### What you need to do:
Repeat all of the items below word for word, but leave out the pictures.

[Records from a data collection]
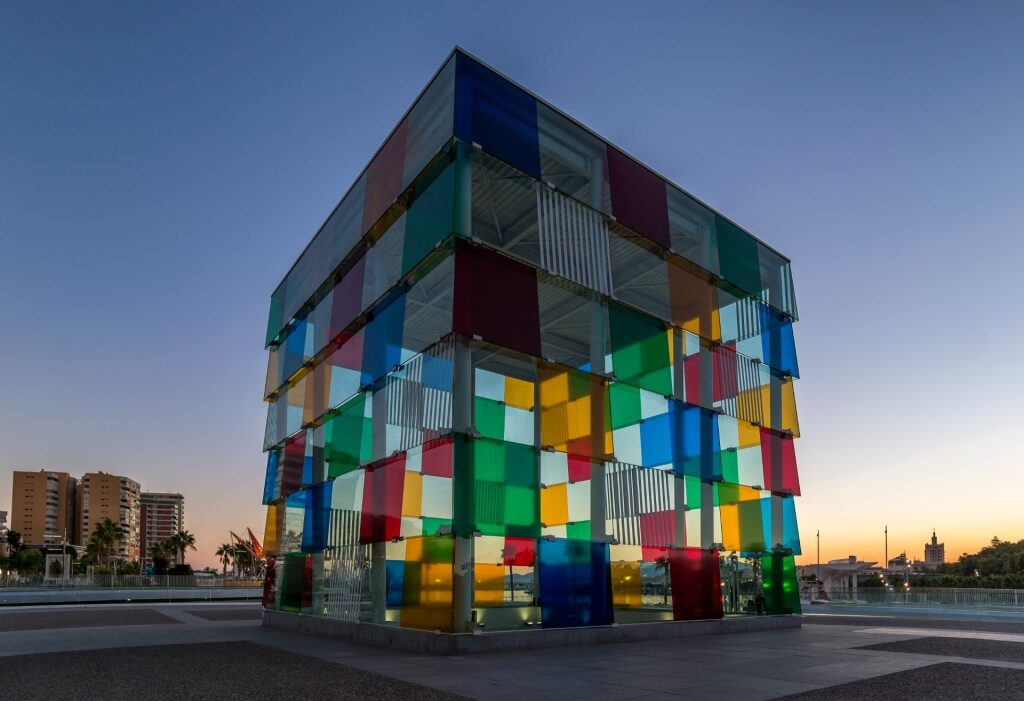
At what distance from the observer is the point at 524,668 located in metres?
11.1

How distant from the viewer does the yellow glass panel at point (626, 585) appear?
1608 cm

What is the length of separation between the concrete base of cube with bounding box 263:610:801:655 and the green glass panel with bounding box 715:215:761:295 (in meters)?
9.80

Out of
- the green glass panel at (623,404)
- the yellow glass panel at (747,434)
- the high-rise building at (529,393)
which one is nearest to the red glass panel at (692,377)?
the high-rise building at (529,393)

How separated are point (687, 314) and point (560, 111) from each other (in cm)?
670

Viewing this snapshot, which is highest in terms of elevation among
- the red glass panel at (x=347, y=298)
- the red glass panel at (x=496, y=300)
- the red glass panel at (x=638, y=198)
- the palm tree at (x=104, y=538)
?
the red glass panel at (x=638, y=198)

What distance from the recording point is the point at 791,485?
71.8ft

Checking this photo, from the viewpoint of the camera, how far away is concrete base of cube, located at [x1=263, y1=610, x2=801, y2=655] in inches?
520

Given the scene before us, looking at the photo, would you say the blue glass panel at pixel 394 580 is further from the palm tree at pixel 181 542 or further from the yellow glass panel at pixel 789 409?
the palm tree at pixel 181 542

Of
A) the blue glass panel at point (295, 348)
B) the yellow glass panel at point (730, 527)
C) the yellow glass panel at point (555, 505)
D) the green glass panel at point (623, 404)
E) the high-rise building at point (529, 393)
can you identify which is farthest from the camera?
the blue glass panel at point (295, 348)

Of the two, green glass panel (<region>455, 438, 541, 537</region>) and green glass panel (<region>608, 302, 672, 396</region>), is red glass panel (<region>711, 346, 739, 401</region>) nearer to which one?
green glass panel (<region>608, 302, 672, 396</region>)

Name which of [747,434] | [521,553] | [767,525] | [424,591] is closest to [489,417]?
[521,553]

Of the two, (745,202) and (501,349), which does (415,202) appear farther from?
(745,202)

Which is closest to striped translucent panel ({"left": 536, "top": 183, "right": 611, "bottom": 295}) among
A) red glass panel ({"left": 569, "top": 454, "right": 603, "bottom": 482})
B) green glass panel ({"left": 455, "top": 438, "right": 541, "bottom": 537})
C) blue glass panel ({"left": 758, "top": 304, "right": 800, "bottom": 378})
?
red glass panel ({"left": 569, "top": 454, "right": 603, "bottom": 482})

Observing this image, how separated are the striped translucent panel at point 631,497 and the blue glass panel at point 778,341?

### Final result:
At what distance from the observer is the point at 524,668 located in metres?
11.1

How distant from the viewer does the yellow glass panel at point (626, 585) appear?
1608 cm

What is the length of separation between the concrete base of cube with bounding box 263:610:801:655 and the green glass panel with bounding box 715:215:761:295 (in meters)?
9.80

Out of
- the green glass panel at (623,404)
- the yellow glass panel at (747,434)
- the high-rise building at (529,393)
which one is nearest to the red glass panel at (692,377)?
the high-rise building at (529,393)

How separated are point (687, 314) and point (560, 111) from each other (in cm)?
670

Viewing this snapshot, which is highest in terms of elevation among
- the red glass panel at (x=347, y=298)
- the red glass panel at (x=496, y=300)
- the red glass panel at (x=638, y=198)
- the palm tree at (x=104, y=538)
?
the red glass panel at (x=638, y=198)

What distance from the recording point is the point at 791,485?
71.8ft

Checking this photo, from the viewpoint of the camera, how far away is concrete base of cube, located at [x1=263, y1=610, x2=801, y2=655] in inches?
520

Given the scene before us, looking at the photo, would you say the blue glass panel at pixel 394 580 is further from the palm tree at pixel 181 542 or further from the yellow glass panel at pixel 789 409?
the palm tree at pixel 181 542

Of
A) the blue glass panel at point (295, 348)
B) the yellow glass panel at point (730, 527)
C) the yellow glass panel at point (555, 505)
D) the green glass panel at point (623, 404)
E) the high-rise building at point (529, 393)
can you identify which is farthest from the camera?
the blue glass panel at point (295, 348)

Of the two, green glass panel (<region>455, 438, 541, 537</region>) and green glass panel (<region>608, 302, 672, 396</region>), is red glass panel (<region>711, 346, 739, 401</region>) nearer to which one?
green glass panel (<region>608, 302, 672, 396</region>)

Name which of [747,434] | [521,553] | [767,525] | [424,591] is closest to [489,417]?
[521,553]

Of the two, (745,202) and (501,349), which does (415,202) appear farther from?
(745,202)

Which is closest to striped translucent panel ({"left": 536, "top": 183, "right": 611, "bottom": 295}) among
A) red glass panel ({"left": 569, "top": 454, "right": 603, "bottom": 482})
B) green glass panel ({"left": 455, "top": 438, "right": 541, "bottom": 537})
C) blue glass panel ({"left": 758, "top": 304, "right": 800, "bottom": 378})
?
red glass panel ({"left": 569, "top": 454, "right": 603, "bottom": 482})

Observing this image, how separated are the striped translucent panel at point 631,497 and the blue glass panel at point 778,341?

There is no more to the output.